You have powered your copy and website for optimal conversions. Your sales funnel is immaculate and leads the customer to the ultimate goal without a single hiccup. You propose different checkout options and juicy incentives along the way. Yet your cart abandonment rate is still too high.
And you are not alone here. According to recent research, the average cart abandonment rate among ecommerce companies is a whopping 68.63%.
The question is – how do you deal with it? Instead of using one quick fix, try looking deeper into the root of the problem – why do customers leave their goodies in the first place and how you can break this vicious pattern? Here are 3 solid strategies that can help your ecommerce business:
Optimize For Mobile
Mobile commerce is close to hitting $79 billion in revenue by the end of the year and pass the $284 billion benchmark by the end of 2020. However, the overall customer experience, in this case, is far from being great.
According to another research done by BI Intelligence, the conversion rates for mobile checkout are still low due to poor optimization. Customers use various devices to access the store, yet in most cases, it's harder to find the product details and finalize the purchase on a smaller screen.
Additionally, a lot of users prefer to browse goods on their mobile and later transfer to a laptop or tablet to finalize the purchase (or forget/ditch it)
So, how do you reduce the cart abandonment rate in this case?
- Responsive design is a must. Most visitors will leave the checkout page, which requires them to pitch and zoom.
- Simplify your mobile design – make the key buttons bigger; remove distractive form fields and consider creating a shorter checkout flow.
- Break checkout page into multiple steps e.g. billing, shipping, and confirmation.
- Offer auto-detect, auto-fill support to make filling forms faster and simpler.
Jiri Maly, Head of International Marketing at Alza also suggests the following tip:
“If you are still optimizing your mobile experience and cannot reduce the checkout form steps, consider offering your customer the ability to save their order details and receive a summary email to finalize the payment via desktop. This option should come as an alternative to creating an account, which isn’t often great from mobile either, and has proved to reduce the abandonment rate in our case.”
Facilitate Future/Delayed Purchases
Again, taking into account that most people just browse not actually shop from their portable devices, think about the ways of how you can retain them for future purchases. Emailing order summary is just one trick to try.
Here’s another one – offer a “wish list/save for later” feature.

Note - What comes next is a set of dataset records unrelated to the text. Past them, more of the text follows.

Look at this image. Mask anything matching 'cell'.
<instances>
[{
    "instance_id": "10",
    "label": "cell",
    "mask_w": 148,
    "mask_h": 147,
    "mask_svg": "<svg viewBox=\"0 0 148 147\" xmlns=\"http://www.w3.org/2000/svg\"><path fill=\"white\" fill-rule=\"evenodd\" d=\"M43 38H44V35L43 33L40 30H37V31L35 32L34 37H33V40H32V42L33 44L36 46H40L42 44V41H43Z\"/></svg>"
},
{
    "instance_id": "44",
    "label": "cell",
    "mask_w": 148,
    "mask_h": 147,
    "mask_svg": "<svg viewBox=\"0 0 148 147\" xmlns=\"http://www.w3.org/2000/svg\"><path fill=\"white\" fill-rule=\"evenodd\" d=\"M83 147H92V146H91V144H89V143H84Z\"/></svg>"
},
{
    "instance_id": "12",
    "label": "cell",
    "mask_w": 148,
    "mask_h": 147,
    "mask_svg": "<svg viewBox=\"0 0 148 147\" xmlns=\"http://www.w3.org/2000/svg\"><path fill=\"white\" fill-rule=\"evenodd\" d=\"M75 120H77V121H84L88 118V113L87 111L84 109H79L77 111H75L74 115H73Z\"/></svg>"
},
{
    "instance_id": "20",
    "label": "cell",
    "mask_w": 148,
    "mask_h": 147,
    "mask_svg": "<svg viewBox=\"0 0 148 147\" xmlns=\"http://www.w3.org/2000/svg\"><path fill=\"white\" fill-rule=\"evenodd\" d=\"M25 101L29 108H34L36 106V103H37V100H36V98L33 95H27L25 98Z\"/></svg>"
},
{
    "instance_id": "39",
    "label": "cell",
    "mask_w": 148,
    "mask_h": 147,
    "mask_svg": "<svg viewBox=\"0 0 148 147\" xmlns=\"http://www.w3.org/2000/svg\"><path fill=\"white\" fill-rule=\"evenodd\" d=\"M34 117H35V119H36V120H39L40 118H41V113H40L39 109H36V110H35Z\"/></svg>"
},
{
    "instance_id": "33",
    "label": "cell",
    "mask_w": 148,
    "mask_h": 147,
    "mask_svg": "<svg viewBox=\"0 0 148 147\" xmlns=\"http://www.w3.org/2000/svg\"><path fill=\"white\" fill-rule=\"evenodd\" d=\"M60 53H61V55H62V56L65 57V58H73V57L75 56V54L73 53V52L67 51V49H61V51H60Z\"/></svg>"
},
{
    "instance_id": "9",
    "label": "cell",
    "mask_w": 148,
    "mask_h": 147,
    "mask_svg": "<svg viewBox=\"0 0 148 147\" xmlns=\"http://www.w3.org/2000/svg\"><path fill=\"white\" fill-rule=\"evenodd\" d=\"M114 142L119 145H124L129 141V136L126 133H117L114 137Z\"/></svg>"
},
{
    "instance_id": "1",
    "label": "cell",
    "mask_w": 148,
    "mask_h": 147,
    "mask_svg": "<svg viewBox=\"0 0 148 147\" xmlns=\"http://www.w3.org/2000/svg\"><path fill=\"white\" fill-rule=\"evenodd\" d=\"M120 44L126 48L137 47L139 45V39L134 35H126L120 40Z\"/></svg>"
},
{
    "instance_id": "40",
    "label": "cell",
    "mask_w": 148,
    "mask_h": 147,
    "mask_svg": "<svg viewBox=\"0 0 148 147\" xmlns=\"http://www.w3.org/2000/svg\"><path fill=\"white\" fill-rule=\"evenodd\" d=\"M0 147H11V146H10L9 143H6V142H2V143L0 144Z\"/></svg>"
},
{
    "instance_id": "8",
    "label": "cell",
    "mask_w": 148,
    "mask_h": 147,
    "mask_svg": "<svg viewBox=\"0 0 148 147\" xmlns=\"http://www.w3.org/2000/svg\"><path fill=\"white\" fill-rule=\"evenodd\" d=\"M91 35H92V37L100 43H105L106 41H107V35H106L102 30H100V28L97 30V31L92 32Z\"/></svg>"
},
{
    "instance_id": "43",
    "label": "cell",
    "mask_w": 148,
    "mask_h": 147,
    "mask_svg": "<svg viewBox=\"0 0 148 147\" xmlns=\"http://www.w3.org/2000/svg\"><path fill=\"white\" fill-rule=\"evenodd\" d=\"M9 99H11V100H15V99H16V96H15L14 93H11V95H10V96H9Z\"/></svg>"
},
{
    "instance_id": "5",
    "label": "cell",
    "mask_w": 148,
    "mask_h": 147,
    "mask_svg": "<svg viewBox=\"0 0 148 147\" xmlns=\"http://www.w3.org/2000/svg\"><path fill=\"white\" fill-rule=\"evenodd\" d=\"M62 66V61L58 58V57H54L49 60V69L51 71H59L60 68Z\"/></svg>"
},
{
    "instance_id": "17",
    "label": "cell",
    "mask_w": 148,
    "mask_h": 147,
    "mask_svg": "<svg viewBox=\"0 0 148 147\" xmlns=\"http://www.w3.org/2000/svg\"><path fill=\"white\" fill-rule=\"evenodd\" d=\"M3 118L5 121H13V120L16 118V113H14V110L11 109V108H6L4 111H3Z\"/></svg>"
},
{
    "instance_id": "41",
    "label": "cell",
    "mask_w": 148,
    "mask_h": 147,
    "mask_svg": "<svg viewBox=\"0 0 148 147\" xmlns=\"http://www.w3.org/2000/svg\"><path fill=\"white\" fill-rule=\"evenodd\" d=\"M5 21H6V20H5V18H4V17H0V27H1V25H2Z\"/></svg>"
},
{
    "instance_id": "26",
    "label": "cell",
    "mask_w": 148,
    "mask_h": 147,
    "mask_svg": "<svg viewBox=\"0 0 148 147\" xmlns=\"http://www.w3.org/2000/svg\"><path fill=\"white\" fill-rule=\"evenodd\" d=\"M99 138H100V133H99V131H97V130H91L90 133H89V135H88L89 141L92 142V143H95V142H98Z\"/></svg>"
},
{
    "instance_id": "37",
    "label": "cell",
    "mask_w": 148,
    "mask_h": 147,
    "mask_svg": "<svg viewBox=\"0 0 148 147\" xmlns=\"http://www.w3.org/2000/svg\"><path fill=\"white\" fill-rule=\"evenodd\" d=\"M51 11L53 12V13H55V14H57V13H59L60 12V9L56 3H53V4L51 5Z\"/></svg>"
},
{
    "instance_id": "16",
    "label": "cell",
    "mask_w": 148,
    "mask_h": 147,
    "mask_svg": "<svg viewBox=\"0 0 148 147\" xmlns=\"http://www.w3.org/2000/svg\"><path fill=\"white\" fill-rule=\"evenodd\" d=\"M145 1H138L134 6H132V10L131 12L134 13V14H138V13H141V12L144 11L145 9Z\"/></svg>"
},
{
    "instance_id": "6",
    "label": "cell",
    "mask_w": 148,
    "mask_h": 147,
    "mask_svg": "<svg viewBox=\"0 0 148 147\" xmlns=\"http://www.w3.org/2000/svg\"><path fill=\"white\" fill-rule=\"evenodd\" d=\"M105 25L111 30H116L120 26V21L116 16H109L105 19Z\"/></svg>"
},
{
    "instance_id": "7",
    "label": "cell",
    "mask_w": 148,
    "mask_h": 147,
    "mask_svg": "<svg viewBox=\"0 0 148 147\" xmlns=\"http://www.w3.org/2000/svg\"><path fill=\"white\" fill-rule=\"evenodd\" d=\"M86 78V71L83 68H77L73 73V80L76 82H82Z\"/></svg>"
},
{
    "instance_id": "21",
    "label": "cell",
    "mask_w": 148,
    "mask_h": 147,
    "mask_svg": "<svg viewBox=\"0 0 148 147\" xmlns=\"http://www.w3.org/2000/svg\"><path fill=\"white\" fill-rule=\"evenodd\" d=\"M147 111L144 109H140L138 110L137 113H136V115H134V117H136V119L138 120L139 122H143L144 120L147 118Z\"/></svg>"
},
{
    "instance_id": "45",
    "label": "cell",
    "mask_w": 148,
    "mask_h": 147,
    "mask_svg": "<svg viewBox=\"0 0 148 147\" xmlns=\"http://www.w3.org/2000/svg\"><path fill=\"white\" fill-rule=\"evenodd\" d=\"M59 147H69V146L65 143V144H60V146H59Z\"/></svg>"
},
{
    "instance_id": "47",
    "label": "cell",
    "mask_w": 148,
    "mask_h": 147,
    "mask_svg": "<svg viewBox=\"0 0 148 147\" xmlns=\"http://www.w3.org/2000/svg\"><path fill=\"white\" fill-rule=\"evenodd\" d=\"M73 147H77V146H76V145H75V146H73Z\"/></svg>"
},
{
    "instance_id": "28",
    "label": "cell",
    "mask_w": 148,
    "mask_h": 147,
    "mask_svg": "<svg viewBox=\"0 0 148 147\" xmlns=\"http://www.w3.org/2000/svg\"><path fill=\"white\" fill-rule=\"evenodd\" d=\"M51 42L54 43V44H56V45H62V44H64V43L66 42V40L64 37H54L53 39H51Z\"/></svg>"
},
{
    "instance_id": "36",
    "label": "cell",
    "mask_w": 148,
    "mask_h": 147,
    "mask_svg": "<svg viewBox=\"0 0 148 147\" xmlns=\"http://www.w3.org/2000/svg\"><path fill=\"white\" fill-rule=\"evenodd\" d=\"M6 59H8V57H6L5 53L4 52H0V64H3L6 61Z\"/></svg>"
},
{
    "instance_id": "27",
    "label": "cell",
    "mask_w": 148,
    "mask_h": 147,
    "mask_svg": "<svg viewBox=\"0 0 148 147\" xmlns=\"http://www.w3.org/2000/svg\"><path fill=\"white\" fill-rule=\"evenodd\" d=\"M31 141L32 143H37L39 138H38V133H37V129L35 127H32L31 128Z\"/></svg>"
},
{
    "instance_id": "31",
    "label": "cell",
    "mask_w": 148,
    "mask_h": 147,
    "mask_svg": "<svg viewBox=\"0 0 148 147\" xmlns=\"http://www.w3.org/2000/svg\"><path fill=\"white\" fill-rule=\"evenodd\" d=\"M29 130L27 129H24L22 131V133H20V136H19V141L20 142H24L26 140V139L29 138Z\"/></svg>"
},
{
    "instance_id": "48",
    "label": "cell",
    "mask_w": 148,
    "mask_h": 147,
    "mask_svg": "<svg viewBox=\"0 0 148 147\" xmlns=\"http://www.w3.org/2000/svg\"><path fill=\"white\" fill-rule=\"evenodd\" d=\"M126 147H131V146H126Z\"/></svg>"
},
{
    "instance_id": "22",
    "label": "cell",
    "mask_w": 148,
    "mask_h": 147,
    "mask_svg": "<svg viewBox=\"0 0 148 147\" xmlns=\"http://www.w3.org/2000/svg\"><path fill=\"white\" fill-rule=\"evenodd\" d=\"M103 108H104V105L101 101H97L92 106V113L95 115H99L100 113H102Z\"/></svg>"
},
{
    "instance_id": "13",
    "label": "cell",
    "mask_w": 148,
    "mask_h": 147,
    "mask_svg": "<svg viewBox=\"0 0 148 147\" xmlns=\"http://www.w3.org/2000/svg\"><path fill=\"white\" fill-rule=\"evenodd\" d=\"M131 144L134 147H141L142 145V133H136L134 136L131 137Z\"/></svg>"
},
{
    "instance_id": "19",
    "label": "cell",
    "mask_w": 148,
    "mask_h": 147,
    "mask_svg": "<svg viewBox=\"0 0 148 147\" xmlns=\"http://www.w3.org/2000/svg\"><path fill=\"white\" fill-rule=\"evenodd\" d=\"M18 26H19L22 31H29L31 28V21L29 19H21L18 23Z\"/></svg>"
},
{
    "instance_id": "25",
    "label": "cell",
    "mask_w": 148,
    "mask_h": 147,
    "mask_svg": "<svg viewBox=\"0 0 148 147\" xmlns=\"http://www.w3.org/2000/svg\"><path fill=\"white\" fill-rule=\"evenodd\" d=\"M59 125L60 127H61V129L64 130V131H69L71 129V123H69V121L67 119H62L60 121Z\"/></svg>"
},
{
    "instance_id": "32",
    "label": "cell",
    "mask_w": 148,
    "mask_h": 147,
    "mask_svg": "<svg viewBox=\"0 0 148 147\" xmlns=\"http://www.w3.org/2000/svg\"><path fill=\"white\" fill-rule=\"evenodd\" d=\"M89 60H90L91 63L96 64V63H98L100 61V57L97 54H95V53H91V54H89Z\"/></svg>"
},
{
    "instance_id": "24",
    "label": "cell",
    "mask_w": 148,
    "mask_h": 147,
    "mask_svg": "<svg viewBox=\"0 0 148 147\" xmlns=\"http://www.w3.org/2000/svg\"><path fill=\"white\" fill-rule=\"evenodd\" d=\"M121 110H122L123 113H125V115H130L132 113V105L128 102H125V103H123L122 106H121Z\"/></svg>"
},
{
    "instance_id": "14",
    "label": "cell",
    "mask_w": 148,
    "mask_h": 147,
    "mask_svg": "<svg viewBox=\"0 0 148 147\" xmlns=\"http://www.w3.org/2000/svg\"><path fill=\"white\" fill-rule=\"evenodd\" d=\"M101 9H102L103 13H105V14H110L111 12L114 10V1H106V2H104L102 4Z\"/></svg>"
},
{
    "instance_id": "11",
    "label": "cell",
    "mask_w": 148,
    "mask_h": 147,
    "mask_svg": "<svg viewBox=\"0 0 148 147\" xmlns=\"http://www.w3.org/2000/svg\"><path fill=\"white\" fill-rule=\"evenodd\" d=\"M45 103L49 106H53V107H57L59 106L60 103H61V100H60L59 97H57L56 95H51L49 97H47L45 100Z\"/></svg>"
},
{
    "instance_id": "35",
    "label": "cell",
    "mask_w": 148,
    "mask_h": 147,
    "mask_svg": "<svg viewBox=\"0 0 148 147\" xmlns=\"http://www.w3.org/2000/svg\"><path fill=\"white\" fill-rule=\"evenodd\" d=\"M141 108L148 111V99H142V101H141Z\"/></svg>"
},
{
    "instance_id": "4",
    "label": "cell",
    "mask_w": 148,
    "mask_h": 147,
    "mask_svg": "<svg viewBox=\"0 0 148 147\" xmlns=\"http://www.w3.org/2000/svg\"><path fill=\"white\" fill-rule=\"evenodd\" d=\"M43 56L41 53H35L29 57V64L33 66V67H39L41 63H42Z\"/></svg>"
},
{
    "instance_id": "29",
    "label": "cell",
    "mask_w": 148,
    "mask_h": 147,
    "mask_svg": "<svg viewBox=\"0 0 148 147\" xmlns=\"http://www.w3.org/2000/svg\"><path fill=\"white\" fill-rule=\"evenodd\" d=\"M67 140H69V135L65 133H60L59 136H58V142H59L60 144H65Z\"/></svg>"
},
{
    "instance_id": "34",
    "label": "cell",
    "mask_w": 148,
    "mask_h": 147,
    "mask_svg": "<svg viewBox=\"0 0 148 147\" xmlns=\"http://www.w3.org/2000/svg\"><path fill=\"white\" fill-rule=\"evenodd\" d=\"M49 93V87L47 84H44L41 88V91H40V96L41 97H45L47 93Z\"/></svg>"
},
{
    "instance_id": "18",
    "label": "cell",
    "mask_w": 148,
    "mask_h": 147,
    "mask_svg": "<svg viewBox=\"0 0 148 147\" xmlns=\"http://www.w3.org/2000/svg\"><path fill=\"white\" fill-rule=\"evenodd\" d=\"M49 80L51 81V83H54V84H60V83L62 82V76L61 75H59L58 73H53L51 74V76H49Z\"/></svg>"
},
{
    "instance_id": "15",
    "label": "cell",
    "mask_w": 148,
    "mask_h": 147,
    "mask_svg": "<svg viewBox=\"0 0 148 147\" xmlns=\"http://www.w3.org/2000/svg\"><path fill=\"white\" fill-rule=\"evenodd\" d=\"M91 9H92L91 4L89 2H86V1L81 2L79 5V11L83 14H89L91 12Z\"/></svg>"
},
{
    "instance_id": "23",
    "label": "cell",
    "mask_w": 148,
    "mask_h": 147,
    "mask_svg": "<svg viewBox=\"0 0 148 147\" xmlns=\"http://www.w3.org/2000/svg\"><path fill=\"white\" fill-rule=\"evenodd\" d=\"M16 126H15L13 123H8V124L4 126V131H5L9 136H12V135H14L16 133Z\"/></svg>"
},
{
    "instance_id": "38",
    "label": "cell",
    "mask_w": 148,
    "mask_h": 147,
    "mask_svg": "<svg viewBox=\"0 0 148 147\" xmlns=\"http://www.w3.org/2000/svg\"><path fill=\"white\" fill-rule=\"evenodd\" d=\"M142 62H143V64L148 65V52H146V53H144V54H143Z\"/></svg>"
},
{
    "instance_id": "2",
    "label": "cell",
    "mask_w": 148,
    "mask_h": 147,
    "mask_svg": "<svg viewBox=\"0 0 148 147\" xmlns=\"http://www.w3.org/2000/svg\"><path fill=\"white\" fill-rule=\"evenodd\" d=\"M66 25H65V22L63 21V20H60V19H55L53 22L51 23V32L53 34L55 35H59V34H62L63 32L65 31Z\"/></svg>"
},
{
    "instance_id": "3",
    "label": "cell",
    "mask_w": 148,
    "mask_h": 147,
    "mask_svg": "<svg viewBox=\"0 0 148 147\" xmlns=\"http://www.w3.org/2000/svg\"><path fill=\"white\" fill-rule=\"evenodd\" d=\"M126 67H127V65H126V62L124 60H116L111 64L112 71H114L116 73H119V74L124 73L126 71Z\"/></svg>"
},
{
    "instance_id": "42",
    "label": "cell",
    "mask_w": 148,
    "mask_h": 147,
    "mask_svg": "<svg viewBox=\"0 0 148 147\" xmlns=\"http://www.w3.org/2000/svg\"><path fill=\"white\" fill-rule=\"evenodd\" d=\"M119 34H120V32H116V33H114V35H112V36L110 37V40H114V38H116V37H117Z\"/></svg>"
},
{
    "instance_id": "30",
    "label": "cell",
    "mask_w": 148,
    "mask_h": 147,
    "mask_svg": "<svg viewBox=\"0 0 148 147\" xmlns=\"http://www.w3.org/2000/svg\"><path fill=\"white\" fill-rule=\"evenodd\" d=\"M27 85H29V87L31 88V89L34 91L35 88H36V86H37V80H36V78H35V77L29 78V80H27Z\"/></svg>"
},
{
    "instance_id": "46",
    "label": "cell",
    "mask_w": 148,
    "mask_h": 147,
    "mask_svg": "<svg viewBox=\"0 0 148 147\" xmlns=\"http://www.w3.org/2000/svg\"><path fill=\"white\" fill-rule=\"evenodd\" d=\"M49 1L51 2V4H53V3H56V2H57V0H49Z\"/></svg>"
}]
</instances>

A user should be able to add an item to their list without being requested to create an account or login – that could be done later via a desktop device. A “wish list” gives you a second chance to capture a sale, which the customer decided to postpone for some reasons.
Make one step further and blend in the urgency component:
- Allow saving items for a limited time e.g. 30-60 days.
- Follow up via email when a saved item is low in stock.
- Follow up once or twice via email to remind about the saved items.
Don’t Forget About Those Reminders
Your game isn’t lost yet if the customer placed some goodies in their cart, yet left without checking out. Email reminder campaigns are an excellent way to reinforce the deal in this case.
Here are some essential tips for creating efficient email reminder copies:
- Don’t follow-up the same day. Give them at least 1-3 days to think about it.
- Create a catchy email subject line, which clearly states that there are some goods left in their cart.
- Include attractive bright visuals of their goods.
- Keep the copy customer-centric and friendly. You can blend in the sense of urgency/scarcity to mention that the goods are almost gone.
- Include a prominent Call to Action linked directly to the shopping cart.
- Mention the exact time and date when their deal will expire.
Additionally, you may want to chase them up with a special, time-sensitive discount for their purchase or another perk like free shipping or coupon code for the next purchase. However, be careful here and don’t undermine the value of your goods and your store image. Don’t shell out too many discounts and keep this strategy just for the first-time buyers only.